Saved data entries
"""

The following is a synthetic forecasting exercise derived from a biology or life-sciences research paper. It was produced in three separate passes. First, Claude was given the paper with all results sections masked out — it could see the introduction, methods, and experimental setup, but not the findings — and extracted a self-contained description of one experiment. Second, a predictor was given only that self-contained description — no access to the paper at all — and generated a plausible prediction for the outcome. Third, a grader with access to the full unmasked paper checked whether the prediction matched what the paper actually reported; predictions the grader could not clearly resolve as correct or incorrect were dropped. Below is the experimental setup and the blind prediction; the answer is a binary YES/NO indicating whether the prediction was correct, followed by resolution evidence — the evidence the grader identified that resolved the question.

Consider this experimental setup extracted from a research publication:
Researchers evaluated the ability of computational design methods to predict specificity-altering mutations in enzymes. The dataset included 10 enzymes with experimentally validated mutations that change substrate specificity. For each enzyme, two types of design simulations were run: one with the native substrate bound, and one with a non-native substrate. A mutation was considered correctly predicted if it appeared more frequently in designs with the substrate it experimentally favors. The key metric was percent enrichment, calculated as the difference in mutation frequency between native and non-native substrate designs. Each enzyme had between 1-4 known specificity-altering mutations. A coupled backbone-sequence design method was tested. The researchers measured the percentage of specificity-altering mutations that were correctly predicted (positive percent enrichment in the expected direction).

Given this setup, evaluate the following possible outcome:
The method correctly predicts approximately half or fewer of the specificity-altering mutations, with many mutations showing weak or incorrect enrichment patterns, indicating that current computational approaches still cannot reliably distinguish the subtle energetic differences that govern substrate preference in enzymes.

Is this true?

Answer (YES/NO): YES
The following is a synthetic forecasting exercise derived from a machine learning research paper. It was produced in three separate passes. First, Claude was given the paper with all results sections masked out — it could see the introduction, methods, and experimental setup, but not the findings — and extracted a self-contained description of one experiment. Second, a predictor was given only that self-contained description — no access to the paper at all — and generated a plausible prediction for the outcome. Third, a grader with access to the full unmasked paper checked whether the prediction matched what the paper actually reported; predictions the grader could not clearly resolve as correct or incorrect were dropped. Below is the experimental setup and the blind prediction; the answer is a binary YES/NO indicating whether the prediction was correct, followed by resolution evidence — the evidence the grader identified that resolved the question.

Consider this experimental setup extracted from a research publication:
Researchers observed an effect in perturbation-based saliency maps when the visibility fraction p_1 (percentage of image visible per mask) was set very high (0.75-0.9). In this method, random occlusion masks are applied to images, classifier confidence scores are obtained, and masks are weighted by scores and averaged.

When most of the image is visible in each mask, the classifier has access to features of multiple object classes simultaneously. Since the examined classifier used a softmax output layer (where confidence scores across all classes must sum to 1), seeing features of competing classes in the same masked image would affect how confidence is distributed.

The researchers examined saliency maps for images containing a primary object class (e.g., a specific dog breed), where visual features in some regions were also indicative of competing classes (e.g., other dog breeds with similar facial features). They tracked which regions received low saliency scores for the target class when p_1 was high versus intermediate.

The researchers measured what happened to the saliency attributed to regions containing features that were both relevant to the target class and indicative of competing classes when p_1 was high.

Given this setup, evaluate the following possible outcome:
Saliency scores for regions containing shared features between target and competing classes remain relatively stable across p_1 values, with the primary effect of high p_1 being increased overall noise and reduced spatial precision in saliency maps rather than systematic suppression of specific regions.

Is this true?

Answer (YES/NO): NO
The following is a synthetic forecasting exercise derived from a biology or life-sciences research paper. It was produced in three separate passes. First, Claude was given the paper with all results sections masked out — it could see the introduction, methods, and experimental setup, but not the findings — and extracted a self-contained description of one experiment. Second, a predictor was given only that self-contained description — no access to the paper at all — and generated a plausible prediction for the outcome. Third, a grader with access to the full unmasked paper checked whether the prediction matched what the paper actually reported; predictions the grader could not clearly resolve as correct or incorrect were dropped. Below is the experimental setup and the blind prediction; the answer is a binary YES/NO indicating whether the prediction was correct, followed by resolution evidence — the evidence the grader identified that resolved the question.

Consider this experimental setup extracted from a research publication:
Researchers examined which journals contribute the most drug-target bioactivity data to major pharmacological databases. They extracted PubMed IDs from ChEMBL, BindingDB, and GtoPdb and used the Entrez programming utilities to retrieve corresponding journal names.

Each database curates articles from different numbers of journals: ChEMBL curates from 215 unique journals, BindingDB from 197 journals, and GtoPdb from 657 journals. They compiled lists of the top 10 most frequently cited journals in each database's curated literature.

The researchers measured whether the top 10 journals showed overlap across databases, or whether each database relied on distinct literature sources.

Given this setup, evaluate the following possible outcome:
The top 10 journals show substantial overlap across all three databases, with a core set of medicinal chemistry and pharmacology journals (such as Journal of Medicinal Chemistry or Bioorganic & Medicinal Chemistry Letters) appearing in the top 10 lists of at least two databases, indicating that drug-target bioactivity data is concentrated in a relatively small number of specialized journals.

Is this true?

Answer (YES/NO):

"""

• Assignment: Please set down all of the records exactly.

• Answer for the task:
The following is a synthetic forecasting exercise derived from a biology or life-sciences research paper. It was produced in three separate passes. First, Claude was given the paper with all results sections masked out — it could see the introduction, methods, and experimental setup, but not the findings — and extracted a self-contained description of one experiment. Second, a predictor was given only that self-contained description — no access to the paper at all — and generated a plausible prediction for the outcome. Third, a grader with access to the full unmasked paper checked whether the prediction matched what the paper actually reported; predictions the grader could not clearly resolve as correct or incorrect were dropped. Below is the experimental setup and the blind prediction; the answer is a binary YES/NO indicating whether the prediction was correct, followed by resolution evidence — the evidence the grader identified that resolved the question.

Consider this experimental setup extracted from a research publication:
Researchers evaluated the ability of computational design methods to predict specificity-altering mutations in enzymes. The dataset included 10 enzymes with experimentally validated mutations that change substrate specificity. For each enzyme, two types of design simulations were run: one with the native substrate bound, and one with a non-native substrate. A mutation was considered correctly predicted if it appeared more frequently in designs with the substrate it experimentally favors. The key metric was percent enrichment, calculated as the difference in mutation frequency between native and non-native substrate designs. Each enzyme had between 1-4 known specificity-altering mutations. A coupled backbone-sequence design method was tested. The researchers measured the percentage of specificity-altering mutations that were correctly predicted (positive percent enrichment in the expected direction).

Given this setup, evaluate the following possible outcome:
The method correctly predicts approximately half or fewer of the specificity-altering mutations, with many mutations showing weak or incorrect enrichment patterns, indicating that current computational approaches still cannot reliably distinguish the subtle energetic differences that govern substrate preference in enzymes.

Is this true?

Answer (YES/NO): YES
The following is a synthetic forecasting exercise derived from a machine learning research paper. It was produced in three separate passes. First, Claude was given the paper with all results sections masked out — it could see the introduction, methods, and experimental setup, but not the findings — and extracted a self-contained description of one experiment. Second, a predictor was given only that self-contained description — no access to the paper at all — and generated a plausible prediction for the outcome. Third, a grader with access to the full unmasked paper checked whether the prediction matched what the paper actually reported; predictions the grader could not clearly resolve as correct or incorrect were dropped. Below is the experimental setup and the blind prediction; the answer is a binary YES/NO indicating whether the prediction was correct, followed by resolution evidence — the evidence the grader identified that resolved the question.

Consider this experimental setup extracted from a research publication:
Researchers observed an effect in perturbation-based saliency maps when the visibility fraction p_1 (percentage of image visible per mask) was set very high (0.75-0.9). In this method, random occlusion masks are applied to images, classifier confidence scores are obtained, and masks are weighted by scores and averaged.

When most of the image is visible in each mask, the classifier has access to features of multiple object classes simultaneously. Since the examined classifier used a softmax output layer (where confidence scores across all classes must sum to 1), seeing features of competing classes in the same masked image would affect how confidence is distributed.

The researchers examined saliency maps for images containing a primary object class (e.g., a specific dog breed), where visual features in some regions were also indicative of competing classes (e.g., other dog breeds with similar facial features). They tracked which regions received low saliency scores for the target class when p_1 was high versus intermediate.

The researchers measured what happened to the saliency attributed to regions containing features that were both relevant to the target class and indicative of competing classes when p_1 was high.

Given this setup, evaluate the following possible outcome:
Saliency scores for regions containing shared features between target and competing classes remain relatively stable across p_1 values, with the primary effect of high p_1 being increased overall noise and reduced spatial precision in saliency maps rather than systematic suppression of specific regions.

Is this true?

Answer (YES/NO): NO
The following is a synthetic forecasting exercise derived from a biology or life-sciences research paper. It was produced in three separate passes. First, Claude was given the paper with all results sections masked out — it could see the introduction, methods, and experimental setup, but not the findings — and extracted a self-contained description of one experiment. Second, a predictor was given only that self-contained description — no access to the paper at all — and generated a plausible prediction for the outcome. Third, a grader with access to the full unmasked paper checked whether the prediction matched what the paper actually reported; predictions the grader could not clearly resolve as correct or incorrect were dropped. Below is the experimental setup and the blind prediction; the answer is a binary YES/NO indicating whether the prediction was correct, followed by resolution evidence — the evidence the grader identified that resolved the question.

Consider this experimental setup extracted from a research publication:
Researchers examined which journals contribute the most drug-target bioactivity data to major pharmacological databases. They extracted PubMed IDs from ChEMBL, BindingDB, and GtoPdb and used the Entrez programming utilities to retrieve corresponding journal names.

Each database curates articles from different numbers of journals: ChEMBL curates from 215 unique journals, BindingDB from 197 journals, and GtoPdb from 657 journals. They compiled lists of the top 10 most frequently cited journals in each database's curated literature.

The researchers measured whether the top 10 journals showed overlap across databases, or whether each database relied on distinct literature sources.

Given this setup, evaluate the following possible outcome:
The top 10 journals show substantial overlap across all three databases, with a core set of medicinal chemistry and pharmacology journals (such as Journal of Medicinal Chemistry or Bioorganic & Medicinal Chemistry Letters) appearing in the top 10 lists of at least two databases, indicating that drug-target bioactivity data is concentrated in a relatively small number of specialized journals.

Is this true?

Answer (YES/NO):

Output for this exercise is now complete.